Je me tiens sous l’abri rocheux, m’établis, cherche l’assise du vrai voir. Ne trouve rien. Je scrute.
Le rocher est un récif sur le silence. Je me dis qu’il le sait. »

Les photos de Leonard Sussman font suite aux poèmes, somptueux noir et blanc traités en bichromie pour rendre l’ocre de la terre et des rocs aux noms délicieusement évocateurs : grande dentelle de Montmirail, dentelle Sarrazine, Beaumes-de-venise. En tournant les pages, les reflets un rien nacrés du papier donnent une profondeur incroyable aux clichés, on sentirait presque les rugosités de la pierre, tandis que les mots de Joël-Claude Mestre viennent résonner comme des échos. Et là, le paysage se transforme, tissu minéral, peaux rugueuses, ossements, il devient peu à peu abstraction, miroir.

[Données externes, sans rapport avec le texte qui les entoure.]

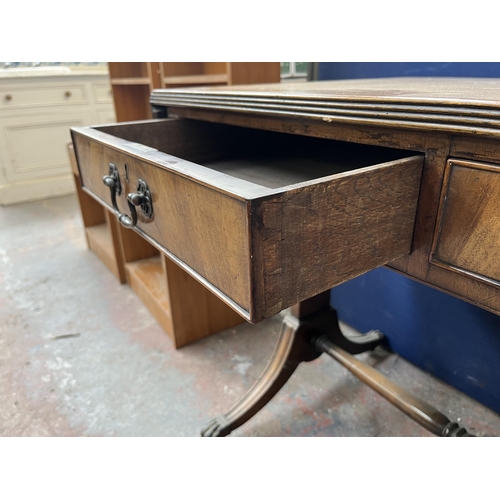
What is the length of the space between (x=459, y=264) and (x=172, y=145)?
0.64 m

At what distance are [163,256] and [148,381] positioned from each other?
1.35ft

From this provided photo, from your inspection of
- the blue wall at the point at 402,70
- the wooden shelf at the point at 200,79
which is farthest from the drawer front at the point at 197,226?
the blue wall at the point at 402,70

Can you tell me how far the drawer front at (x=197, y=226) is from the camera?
45 cm

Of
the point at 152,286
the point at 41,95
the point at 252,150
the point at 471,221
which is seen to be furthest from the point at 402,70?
the point at 41,95

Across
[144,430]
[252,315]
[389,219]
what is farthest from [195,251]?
[144,430]

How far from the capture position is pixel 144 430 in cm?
116

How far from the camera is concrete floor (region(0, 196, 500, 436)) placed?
3.87ft

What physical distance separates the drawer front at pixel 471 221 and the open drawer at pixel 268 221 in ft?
0.14

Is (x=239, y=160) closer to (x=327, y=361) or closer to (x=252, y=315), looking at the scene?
(x=252, y=315)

Repousser les limites du mot et de l’image intéresse également Jéranium, l’auteur de Sens dessus dessous (MØtus), livre objet inspiré d’un art aussi vieux que l’illustration pour enfants : un dessin caché dans un autre. Sauf qu’il réalise aussi l’exploit graphique de faire naître un mot d’un autre, et l’on se demande qui de la poule ou de l’œuf — le mot ou l’image — a permis de créer un « autre à l’envers » ? Le livre conçu sous forme d’enveloppe provoque un double émerveillement quand, d’un demi tour de poignet, mots et images se transforment en même temps : recto devient verso, lune/trou, tableau/fenêtre, lion/zèbre, plume/feuille, banane/sourire (d’où avoir la banane !), le Pôle Nord en Pôle Sud, la racine se mue en branche, le livre en tente, etc., créant ainsi des associations très… poétiques !

Enfin, bouclons la boucle avec « le Rimbaud de la poésie polonaise », Bronislaw Kaminski alias Bruno Durocher (1916-1996), survivant de la Shoah, fondateur de la revue et des éditions Caractères, dont le premier recueil écrit en français, Chemin de couleur, fut publié en 1949 par Pierre Seghers. Déjà lauréat, notamment, du prix de l’Académie Française et du Prix Europe, lui sera remis à titre posthume le Prix de la Mémoire. La cérémonie se déroulera le 2 juillet prochain au Mémorial de la Shoah (Paris IVe), en présence de sa femme, Nicole Gdalia, poète et directrice des éditions Caractères.